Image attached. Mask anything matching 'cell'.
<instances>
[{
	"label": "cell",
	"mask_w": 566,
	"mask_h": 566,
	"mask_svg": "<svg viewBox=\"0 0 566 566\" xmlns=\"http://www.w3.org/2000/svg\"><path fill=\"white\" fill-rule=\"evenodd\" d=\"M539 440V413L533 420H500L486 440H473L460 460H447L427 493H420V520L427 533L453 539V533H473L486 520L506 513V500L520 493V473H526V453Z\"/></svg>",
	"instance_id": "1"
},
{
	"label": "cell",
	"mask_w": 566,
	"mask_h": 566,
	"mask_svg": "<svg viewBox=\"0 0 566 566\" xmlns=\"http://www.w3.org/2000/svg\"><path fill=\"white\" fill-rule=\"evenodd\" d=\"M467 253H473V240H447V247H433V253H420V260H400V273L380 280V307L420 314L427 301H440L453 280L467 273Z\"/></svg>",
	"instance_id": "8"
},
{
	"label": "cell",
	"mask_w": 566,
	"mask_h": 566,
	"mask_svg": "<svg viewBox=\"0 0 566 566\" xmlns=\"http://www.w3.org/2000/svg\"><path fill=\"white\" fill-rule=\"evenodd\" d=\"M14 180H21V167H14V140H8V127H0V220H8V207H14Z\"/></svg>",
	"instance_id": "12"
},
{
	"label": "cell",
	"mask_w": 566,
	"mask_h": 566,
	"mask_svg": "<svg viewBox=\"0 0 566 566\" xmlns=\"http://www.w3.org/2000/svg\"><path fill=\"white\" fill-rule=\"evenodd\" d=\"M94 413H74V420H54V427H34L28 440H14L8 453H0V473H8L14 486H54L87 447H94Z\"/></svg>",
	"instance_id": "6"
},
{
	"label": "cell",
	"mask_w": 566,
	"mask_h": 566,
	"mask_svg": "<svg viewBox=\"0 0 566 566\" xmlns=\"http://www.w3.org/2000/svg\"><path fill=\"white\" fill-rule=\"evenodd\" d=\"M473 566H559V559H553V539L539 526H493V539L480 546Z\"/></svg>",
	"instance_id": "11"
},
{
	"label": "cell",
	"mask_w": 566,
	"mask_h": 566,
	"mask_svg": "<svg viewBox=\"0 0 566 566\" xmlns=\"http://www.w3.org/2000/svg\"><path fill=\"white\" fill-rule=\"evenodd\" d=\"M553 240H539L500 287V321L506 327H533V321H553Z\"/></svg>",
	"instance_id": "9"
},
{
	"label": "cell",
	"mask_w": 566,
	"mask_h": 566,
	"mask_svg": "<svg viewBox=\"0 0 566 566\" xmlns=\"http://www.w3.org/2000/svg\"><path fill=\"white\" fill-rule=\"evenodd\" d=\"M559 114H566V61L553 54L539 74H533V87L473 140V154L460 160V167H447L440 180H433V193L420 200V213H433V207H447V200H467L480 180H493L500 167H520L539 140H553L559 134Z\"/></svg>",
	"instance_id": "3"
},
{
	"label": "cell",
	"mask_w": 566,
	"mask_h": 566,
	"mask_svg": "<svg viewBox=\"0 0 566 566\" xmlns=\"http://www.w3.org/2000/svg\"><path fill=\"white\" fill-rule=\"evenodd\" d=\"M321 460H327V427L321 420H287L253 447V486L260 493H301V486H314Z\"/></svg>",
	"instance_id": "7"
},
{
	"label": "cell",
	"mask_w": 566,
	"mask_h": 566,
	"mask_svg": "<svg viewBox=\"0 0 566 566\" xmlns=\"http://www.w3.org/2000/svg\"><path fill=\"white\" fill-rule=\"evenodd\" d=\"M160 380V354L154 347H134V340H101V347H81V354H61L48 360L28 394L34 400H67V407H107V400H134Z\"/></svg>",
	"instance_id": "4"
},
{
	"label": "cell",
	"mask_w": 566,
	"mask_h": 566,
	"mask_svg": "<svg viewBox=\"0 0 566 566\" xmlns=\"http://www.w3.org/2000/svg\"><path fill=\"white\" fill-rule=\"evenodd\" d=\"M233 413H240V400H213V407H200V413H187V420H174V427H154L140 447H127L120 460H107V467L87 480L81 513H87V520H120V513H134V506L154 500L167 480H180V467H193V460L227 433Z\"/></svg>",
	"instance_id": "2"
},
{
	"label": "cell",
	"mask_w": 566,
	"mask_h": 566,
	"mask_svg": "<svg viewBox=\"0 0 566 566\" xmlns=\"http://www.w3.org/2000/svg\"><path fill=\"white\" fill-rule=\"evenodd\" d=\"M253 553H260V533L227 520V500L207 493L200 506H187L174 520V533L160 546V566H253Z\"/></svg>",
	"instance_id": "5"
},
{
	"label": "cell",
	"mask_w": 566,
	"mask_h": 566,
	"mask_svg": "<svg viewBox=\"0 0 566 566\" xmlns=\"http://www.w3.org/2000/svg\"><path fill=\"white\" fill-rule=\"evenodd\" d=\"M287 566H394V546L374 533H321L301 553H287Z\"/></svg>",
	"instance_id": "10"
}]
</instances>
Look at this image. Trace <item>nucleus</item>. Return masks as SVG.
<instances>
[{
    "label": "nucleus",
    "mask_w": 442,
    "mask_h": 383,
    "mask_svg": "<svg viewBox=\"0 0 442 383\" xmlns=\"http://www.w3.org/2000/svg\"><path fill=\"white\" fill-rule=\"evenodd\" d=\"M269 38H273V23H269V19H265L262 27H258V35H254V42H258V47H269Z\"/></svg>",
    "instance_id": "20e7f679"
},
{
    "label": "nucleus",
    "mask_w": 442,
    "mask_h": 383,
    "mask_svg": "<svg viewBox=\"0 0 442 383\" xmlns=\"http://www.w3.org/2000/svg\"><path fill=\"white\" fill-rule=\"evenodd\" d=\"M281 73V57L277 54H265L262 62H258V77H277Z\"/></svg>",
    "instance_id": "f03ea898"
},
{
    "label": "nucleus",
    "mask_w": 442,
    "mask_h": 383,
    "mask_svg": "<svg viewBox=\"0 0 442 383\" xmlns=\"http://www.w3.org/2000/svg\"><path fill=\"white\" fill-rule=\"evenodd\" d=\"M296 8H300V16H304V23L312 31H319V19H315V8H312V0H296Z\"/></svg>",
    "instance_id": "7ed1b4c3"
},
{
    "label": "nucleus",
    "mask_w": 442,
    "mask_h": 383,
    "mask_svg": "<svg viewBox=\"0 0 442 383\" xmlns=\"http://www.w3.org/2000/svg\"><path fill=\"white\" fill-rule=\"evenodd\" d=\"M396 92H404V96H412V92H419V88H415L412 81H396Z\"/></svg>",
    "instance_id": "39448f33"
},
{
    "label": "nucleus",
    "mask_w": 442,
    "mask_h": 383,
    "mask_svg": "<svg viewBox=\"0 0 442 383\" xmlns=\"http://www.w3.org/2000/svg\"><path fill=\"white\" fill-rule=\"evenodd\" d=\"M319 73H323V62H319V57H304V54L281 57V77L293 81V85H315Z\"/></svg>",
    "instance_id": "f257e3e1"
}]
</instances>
_ _ _ _ _
• Goal of the exercise
Reproduce the records from their first line through the line containing "413H74V420H54V427H34L28 440H14L8 453H0V473H8L14", including both ends, and rename "instance_id" to "object_id" wherever it occurs, leaving everything else unchanged.

• Result
Image attached. Mask anything matching 'cell'.
<instances>
[{
	"label": "cell",
	"mask_w": 566,
	"mask_h": 566,
	"mask_svg": "<svg viewBox=\"0 0 566 566\" xmlns=\"http://www.w3.org/2000/svg\"><path fill=\"white\" fill-rule=\"evenodd\" d=\"M539 440V413L533 420H500L486 440H473L460 460H447L427 493H420V520L427 533L453 539V533H473L486 520L506 513V500L520 493V473H526V453Z\"/></svg>",
	"object_id": "1"
},
{
	"label": "cell",
	"mask_w": 566,
	"mask_h": 566,
	"mask_svg": "<svg viewBox=\"0 0 566 566\" xmlns=\"http://www.w3.org/2000/svg\"><path fill=\"white\" fill-rule=\"evenodd\" d=\"M467 253H473V240H447V247H433V253H420V260H400V273L380 280V307L420 314L427 301H440L453 280L467 273Z\"/></svg>",
	"object_id": "8"
},
{
	"label": "cell",
	"mask_w": 566,
	"mask_h": 566,
	"mask_svg": "<svg viewBox=\"0 0 566 566\" xmlns=\"http://www.w3.org/2000/svg\"><path fill=\"white\" fill-rule=\"evenodd\" d=\"M14 180H21V167H14V140H8V127H0V220H8V207H14Z\"/></svg>",
	"object_id": "12"
},
{
	"label": "cell",
	"mask_w": 566,
	"mask_h": 566,
	"mask_svg": "<svg viewBox=\"0 0 566 566\" xmlns=\"http://www.w3.org/2000/svg\"><path fill=\"white\" fill-rule=\"evenodd\" d=\"M94 413H74V420H54V427H34L28 440H14L8 453H0V473H8L14 486H54L87 447H94Z\"/></svg>",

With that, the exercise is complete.